5     Future Expansion

       There are several avenues open for future expansion.

5.1     DependencyRange trees or quad-trees

        Accelerating the range search will give big speedups on large sheets.
The current row based bucketing approach seems to work nicely, but could be
augmented by using trees or quad trees to handle containment better.

5.2    Multi-threading,

       With the current structure, it might well be possible to add multi-
threading support to the evaluation engine. The structure of this would take
advantage of the partitioning already provided by the sheet boundary. To do
this it would be necessary to move the eval_queue to a per-sheet entity, and
putting a locking / signaling mechanism on the queue such that inter-sheet
dependencies could be prepended to the queue (thus ensuring rapid
evaluation), and waited on safely. Since each cell is evaluated but once
per re-calc, it would then be safe to read the Cell's value when it dissapeared
from the eval_queue.

5.3    GnmExpr recursion

       Whether it is always entirely necessary to re-evaluate a cell solely
on the basis that it is in the GnmExpr is non-obvious to me. Clearly if this
cell is in the dependency queue it would make perfect sense, however if there
is as yet no chance that this cell has been changed, it makes little sense
to re-calculate it (and its tree'd dependencies). The only problem here is
determining whether any of the currently queued dependencies would alter this
cell's dependencies.

ACTIONS TO TAKE -
**a)** According to the future expansion section, what would the eval_queue have to become in order to add multi-threading support?
**b)** Reproduce the future expansion section from "The current row" to "from the eval_queue.".

DATASET CONTENT -
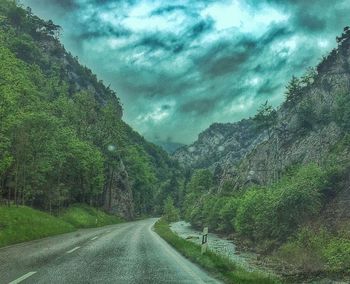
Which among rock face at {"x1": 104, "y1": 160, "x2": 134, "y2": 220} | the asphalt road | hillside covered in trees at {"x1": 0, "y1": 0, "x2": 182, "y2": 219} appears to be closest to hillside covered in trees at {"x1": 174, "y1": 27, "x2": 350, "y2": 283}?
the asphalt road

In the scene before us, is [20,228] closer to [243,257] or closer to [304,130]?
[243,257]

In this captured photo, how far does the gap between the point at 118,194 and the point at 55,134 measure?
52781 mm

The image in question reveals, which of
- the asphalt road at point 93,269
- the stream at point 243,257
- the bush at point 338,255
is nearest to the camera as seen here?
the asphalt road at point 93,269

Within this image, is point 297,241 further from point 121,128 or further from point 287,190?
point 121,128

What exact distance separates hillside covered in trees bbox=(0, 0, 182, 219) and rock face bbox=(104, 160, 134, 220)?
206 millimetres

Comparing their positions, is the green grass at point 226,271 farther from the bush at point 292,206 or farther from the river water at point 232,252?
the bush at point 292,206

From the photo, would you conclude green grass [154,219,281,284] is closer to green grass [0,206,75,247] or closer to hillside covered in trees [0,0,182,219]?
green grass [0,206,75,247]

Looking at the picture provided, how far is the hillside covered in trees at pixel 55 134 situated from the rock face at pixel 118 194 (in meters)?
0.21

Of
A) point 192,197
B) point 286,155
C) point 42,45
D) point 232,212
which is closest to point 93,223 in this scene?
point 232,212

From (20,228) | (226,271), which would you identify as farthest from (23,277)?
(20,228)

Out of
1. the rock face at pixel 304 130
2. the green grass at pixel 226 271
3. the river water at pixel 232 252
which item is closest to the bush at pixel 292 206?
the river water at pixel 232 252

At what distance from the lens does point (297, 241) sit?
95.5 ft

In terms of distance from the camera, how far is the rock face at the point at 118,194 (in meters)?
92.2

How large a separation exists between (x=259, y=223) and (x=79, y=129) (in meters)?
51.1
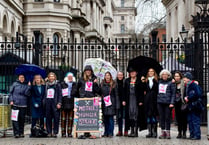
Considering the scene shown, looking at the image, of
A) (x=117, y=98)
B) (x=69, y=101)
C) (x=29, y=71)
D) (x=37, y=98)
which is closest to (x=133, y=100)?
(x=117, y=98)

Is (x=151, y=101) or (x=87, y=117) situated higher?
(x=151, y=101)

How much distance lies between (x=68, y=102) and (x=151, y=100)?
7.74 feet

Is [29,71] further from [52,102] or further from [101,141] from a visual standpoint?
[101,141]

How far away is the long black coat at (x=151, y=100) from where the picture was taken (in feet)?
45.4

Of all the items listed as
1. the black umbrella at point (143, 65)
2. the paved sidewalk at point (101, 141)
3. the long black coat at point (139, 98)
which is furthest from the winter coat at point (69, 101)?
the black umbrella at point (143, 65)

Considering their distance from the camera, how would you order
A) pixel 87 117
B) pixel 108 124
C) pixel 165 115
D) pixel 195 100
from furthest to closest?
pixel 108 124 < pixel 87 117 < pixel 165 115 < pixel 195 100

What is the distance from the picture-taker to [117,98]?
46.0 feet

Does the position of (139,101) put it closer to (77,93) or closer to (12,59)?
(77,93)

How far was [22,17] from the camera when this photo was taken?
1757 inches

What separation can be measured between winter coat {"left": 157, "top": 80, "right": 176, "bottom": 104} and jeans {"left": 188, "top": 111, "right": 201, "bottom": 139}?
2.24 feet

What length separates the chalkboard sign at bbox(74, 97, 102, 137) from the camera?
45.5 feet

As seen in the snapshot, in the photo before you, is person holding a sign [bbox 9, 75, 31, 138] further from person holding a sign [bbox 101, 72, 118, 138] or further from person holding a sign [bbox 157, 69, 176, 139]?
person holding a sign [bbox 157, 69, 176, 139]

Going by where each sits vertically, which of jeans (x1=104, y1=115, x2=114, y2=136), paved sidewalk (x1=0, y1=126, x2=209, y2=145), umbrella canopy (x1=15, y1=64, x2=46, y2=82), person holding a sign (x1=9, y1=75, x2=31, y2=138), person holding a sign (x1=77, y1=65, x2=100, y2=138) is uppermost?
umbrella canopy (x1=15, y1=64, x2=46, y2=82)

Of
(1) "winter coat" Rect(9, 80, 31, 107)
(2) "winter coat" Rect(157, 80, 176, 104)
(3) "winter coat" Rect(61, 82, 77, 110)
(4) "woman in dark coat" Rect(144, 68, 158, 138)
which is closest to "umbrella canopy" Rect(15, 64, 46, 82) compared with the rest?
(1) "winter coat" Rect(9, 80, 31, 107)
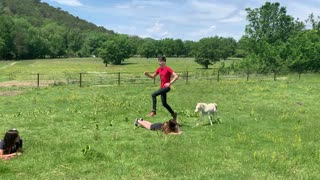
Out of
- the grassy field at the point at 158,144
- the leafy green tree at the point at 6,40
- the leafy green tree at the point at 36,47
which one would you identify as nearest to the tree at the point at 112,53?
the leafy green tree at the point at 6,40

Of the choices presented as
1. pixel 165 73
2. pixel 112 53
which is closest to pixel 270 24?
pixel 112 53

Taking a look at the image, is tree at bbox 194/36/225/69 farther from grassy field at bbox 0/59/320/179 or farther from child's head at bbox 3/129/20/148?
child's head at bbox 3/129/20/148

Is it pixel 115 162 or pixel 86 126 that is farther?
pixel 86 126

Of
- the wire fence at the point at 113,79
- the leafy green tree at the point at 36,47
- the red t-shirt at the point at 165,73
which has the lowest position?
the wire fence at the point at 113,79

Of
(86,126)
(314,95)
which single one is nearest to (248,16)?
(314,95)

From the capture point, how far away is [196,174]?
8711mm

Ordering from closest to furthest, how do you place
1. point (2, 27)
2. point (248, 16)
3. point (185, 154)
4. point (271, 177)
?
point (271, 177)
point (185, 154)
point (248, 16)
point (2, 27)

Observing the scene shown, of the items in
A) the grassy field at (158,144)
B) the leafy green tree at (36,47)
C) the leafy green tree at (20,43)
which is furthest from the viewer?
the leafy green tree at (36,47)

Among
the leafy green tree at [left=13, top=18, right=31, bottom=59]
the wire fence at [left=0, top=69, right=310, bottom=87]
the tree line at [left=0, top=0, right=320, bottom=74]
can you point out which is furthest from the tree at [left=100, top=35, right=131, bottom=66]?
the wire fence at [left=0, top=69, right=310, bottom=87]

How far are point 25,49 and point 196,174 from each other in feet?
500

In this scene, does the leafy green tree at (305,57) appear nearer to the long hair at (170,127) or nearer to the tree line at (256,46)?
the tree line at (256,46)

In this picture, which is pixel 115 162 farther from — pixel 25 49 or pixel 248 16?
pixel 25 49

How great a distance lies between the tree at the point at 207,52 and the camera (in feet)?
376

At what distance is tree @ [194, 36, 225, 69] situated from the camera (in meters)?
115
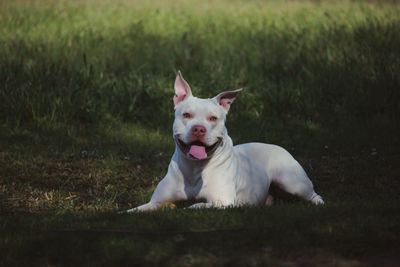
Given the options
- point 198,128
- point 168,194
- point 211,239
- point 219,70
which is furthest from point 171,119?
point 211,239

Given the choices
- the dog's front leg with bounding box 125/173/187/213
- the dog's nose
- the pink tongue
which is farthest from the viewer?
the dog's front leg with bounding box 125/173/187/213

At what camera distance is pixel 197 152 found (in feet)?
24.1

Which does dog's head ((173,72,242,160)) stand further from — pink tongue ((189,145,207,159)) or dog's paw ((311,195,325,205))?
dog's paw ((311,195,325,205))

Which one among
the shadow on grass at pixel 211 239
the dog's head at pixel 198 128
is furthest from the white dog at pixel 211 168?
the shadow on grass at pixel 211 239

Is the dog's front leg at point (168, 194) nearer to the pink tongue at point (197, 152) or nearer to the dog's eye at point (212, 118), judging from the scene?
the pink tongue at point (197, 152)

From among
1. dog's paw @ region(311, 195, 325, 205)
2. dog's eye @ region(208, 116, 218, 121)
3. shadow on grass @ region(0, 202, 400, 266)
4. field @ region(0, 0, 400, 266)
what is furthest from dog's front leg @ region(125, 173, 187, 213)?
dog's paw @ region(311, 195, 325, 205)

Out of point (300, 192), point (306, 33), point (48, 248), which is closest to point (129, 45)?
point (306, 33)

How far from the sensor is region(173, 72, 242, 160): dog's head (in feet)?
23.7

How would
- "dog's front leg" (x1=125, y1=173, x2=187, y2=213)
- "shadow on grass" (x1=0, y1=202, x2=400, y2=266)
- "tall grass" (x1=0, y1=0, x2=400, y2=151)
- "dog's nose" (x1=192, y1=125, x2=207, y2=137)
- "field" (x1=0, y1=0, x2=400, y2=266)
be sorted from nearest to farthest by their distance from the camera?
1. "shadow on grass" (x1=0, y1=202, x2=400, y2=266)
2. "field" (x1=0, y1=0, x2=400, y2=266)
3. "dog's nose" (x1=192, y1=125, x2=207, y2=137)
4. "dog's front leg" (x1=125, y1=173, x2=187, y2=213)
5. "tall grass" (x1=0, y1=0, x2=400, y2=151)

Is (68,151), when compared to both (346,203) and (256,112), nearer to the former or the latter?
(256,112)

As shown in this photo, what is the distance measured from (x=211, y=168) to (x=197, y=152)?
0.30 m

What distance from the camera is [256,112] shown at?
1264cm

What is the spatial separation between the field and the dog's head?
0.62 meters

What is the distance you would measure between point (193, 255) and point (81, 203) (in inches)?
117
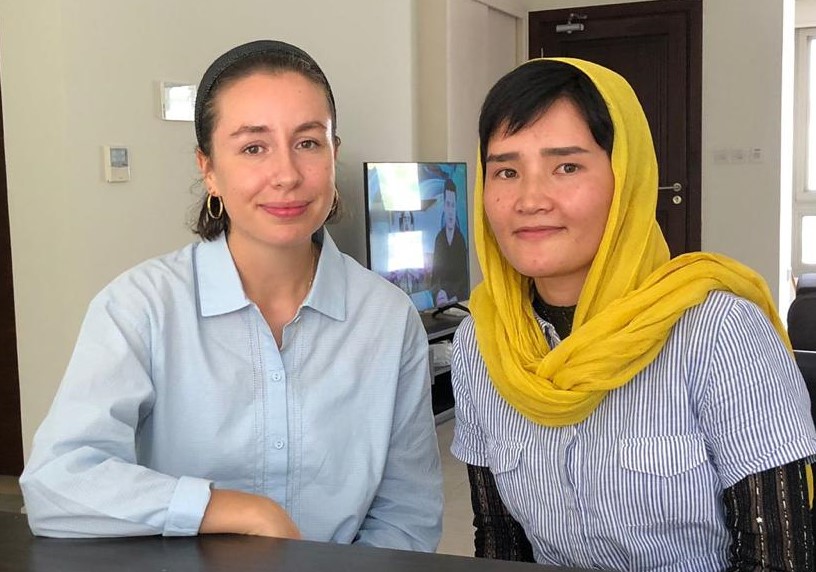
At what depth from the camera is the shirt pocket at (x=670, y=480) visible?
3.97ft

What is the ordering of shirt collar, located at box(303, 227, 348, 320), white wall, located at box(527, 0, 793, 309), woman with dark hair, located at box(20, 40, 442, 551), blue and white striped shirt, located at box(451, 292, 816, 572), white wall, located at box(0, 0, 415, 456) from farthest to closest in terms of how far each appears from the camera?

ANSWERS FOR THE TASKS -
**a)** A per-sheet entity.

**b)**
The current row based bucketing approach seems to work nicely, but could be
augmented by using trees or quad trees to handle containment better.

5.2    Multi-threading,

       With the current structure, it might well be possible to add multi-
threading support to the evaluation engine. The structure of this would take
advantage of the partitioning already provided by the sheet boundary. To do
this it would be necessary to move the eval_queue to a per-sheet entity, and
putting a locking / signaling mechanism on the queue such that inter-sheet
dependencies could be prepended to the queue (thus ensuring rapid
evaluation), and waited on safely. Since each cell is evaluated but once
per re-calc, it would then be safe to read the Cell's value when it dissapeared
from the eval_queue.